--- start TEXT PASSAGE ---

Communication in Distributed Systems
 Layered Protocols- OSI standard; add a header at each protocol;
  layers added by Sender and peeled by Receiver
  Physical (bits); Data Link (fixed-length frames; Sender-Receiver
  bicker; Checksum at end); Network (routing and hops; X.25 or IP);
  Transport (message to packets; TCP); Session, Presentation and
  Application rarely supported

 Client-Server Model: Clients use service Servers provide; less
  overhead on simple, reliable LANs
  Physical and Data Link levels, simple Request-Reply for Messages
  SEND(dest, &message); RECEIVE(source, &message)
  Headers define Sizes, Operations, Error Codes, Fields of Messages
  Addressing- machine ASCII name or number; big random number
  Blocking (CPU idle; still best); Nonblocking with copy (slow);
   Nonblocking with Interrupt (hard to program)

--- end TEXT PASSAGE ---

_STATED GOAL 1_: Reproduce everything in the notes on communication in distributed systems from "Communication in Distributed" down to "SEND(dest, &message); RECEIVE(source, &message)".
_STATED GOAL 2_:
Answer these questions using the notes on communication in distributed systems:
(a) Which layer handles routing and hops?
(b) What two forms of addressing do the notes list?
(c) Which form of nonblocking communication do the notes call hard to program?
_STATED GOAL 3_: Extend the notes on communication in distributed systems past their final line, keeping the same terse style.

--- start RECORDS SHOWN ---

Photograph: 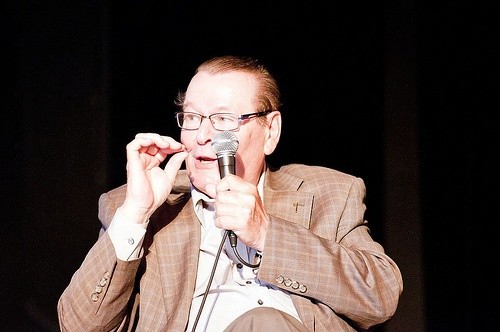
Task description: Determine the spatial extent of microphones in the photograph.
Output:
[211,131,240,247]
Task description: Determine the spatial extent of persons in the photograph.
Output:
[55,59,402,332]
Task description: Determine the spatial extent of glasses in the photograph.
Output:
[176,110,272,131]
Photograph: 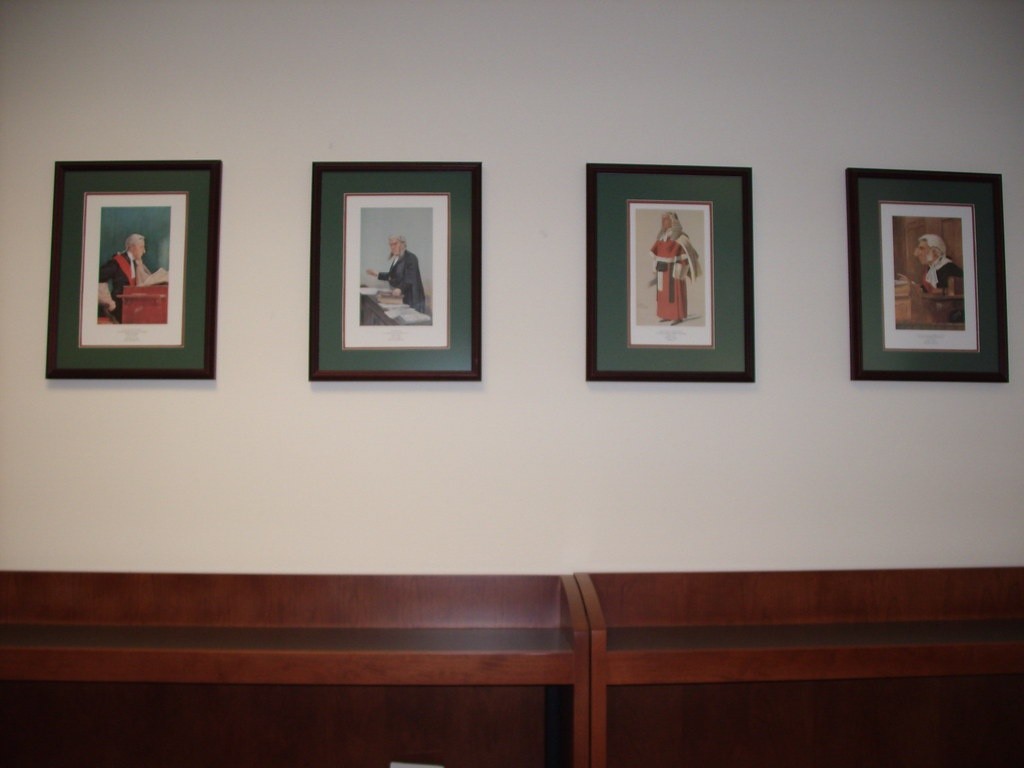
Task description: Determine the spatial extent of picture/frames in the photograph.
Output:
[583,160,756,385]
[842,167,1011,384]
[45,158,225,382]
[309,158,484,381]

--- end RECORDS SHOWN ---

_TASK OUTPUT 1_:
Communication in Distributed Systems
 Layered Protocols- OSI standard; add a header at each protocol;
  layers added by Sender and peeled by Receiver
  Physical (bits); Data Link (fixed-length frames; Sender-Receiver
  bicker; Checksum at end); Network (routing and hops; X.25 or IP);
  Transport (message to packets; TCP); Session, Presentation and
  Application rarely supported

 Client-Server Model: Clients use service Servers provide; less
  overhead on simple, reliable LANs
  Physical and Data Link levels, simple Request-Reply for Messages
  SEND(dest, &message); RECEIVE(source, &message)

_TASK OUTPUT 2_:
(a) The Network layer.
(b) A machine ASCII name or number, and a big random number.
(c) Nonblocking with Interrupt.

_TASK OUTPUT 3_:
  Unbuffered (may lose a message); Temporary-Buffered (still may lose
   a message); Mailboxes
  Reliability: how many Acknowledgments and when

 Remote Procedure Call- gets away from I/O-style communication
  Marshall parameters into a Message; Kernel sends Message to Server;
   Timer starts; Server Kernel unpacks parameters and executes call;
   Result is returned
  Parameter Passing- if representations are not uniform (Big Endian
   vs. Little Endian), conversion must be done, to standard or host
   format; Pointers: not supported or whole array passed, or as much
   as is necessary (effectively Copy/Restore passing)
  Dynamic Binding: Client finds a suitable Server, with Name, Version,
   Handle (system-specific), Unique ID (sparse process identifier)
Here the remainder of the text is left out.